Across social media, a whole subset of gallows humor has emerged regarding the term: One TikToker jokes that before you can take PTO, you must understand that it actually stands for “prepare the others.” Another noted giddily that a coworker had updated his PTO calendar with “I just don’t want to work today, OK?” Another self-fived for taking time off for “no particular reason except having to burn some of this PTO time I have stored up.”

Alison Green, author of the popular advice blog Ask a Manager and a book of the same name, tells Vanity Fair via email that there’s a fine line between highlighting life outside of work and letting the email do its job by telling the sender without fanfare to wait for a reply.

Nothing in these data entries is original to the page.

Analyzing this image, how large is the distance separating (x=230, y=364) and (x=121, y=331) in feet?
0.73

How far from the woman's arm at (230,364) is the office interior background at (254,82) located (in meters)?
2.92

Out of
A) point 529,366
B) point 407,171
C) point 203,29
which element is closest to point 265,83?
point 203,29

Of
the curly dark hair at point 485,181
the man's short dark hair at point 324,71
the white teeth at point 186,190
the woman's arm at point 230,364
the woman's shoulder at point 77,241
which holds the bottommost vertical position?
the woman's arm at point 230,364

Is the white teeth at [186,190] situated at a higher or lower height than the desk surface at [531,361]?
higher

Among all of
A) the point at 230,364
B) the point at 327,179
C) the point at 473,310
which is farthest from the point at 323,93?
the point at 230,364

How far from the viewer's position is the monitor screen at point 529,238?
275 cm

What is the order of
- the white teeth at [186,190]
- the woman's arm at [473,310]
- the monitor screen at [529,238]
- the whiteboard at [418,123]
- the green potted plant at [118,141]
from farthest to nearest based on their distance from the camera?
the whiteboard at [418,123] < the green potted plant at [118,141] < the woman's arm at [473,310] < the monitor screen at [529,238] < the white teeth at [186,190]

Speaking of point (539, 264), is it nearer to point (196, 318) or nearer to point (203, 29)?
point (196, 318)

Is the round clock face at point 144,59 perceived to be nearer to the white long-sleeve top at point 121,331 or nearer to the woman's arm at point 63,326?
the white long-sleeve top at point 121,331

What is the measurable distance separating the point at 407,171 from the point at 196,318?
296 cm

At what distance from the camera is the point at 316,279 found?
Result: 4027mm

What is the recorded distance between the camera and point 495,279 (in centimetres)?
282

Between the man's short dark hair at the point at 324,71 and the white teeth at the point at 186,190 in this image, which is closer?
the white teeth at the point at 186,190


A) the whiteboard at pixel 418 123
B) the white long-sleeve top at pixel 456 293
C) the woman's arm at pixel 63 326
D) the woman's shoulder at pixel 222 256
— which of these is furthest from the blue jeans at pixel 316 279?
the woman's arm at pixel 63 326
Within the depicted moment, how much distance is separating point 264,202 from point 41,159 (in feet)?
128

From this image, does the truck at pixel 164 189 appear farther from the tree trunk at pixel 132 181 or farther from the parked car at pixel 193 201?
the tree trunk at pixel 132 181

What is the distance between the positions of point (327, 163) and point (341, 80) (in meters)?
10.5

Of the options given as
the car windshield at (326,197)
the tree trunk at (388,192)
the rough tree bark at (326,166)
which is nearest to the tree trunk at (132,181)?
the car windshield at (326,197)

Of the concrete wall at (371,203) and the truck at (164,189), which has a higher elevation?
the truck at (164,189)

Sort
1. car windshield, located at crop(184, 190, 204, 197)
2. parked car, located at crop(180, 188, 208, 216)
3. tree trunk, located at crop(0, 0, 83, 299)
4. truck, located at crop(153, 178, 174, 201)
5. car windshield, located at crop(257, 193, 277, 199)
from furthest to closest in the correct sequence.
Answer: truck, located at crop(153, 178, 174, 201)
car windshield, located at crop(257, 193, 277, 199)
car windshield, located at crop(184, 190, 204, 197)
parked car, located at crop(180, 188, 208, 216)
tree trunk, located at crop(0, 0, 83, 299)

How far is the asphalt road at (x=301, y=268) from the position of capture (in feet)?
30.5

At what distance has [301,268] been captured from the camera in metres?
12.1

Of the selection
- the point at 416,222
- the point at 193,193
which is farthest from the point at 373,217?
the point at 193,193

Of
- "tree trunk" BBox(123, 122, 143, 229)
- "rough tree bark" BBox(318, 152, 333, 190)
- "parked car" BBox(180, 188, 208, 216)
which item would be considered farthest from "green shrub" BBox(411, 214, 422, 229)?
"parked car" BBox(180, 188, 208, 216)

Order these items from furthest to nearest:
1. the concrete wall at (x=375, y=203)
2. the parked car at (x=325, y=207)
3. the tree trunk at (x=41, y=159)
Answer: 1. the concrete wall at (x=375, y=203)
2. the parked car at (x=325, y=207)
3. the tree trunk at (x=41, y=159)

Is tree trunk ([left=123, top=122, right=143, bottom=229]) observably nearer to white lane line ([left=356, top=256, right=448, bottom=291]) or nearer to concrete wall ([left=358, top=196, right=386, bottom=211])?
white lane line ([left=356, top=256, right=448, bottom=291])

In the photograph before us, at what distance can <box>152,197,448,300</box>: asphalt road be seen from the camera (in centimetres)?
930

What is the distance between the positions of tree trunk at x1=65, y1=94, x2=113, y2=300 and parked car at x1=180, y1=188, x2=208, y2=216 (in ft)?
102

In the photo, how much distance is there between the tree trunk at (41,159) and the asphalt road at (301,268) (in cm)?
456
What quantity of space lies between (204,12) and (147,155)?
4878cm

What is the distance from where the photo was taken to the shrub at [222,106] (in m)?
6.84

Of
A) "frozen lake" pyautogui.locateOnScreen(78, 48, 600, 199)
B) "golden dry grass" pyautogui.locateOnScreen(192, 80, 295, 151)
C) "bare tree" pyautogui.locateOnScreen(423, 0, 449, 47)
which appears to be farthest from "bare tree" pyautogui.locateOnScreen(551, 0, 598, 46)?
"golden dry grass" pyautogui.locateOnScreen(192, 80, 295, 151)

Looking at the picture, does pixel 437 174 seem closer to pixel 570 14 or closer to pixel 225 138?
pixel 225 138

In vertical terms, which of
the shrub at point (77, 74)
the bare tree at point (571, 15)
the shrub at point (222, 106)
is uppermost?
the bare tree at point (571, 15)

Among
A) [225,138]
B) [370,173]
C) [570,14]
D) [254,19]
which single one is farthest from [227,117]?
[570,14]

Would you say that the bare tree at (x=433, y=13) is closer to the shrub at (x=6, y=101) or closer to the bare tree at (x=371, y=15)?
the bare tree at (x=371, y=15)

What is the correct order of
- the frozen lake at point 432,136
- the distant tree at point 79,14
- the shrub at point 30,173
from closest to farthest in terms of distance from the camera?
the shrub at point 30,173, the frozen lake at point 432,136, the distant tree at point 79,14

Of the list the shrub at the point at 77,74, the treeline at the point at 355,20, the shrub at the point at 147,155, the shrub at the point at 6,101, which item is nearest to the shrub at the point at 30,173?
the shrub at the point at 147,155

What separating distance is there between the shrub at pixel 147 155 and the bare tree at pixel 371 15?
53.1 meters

“I have mixed feelings about people being more human in out-of-office messages generally,” she says. “On one hand, Yes, we are human and it’s good to recognize that at work, but I also don’t want people to feel they have to justify their time away. You don’t need to tell everyone that you’re away for a wedding or closing your house or sick with the flu to justify not being available! It should be enough to just explain you’re out…and to the extent that ‘on PTO’ is a vaguer way of doing that, it’s probably a good thing, at least seen through that lens.”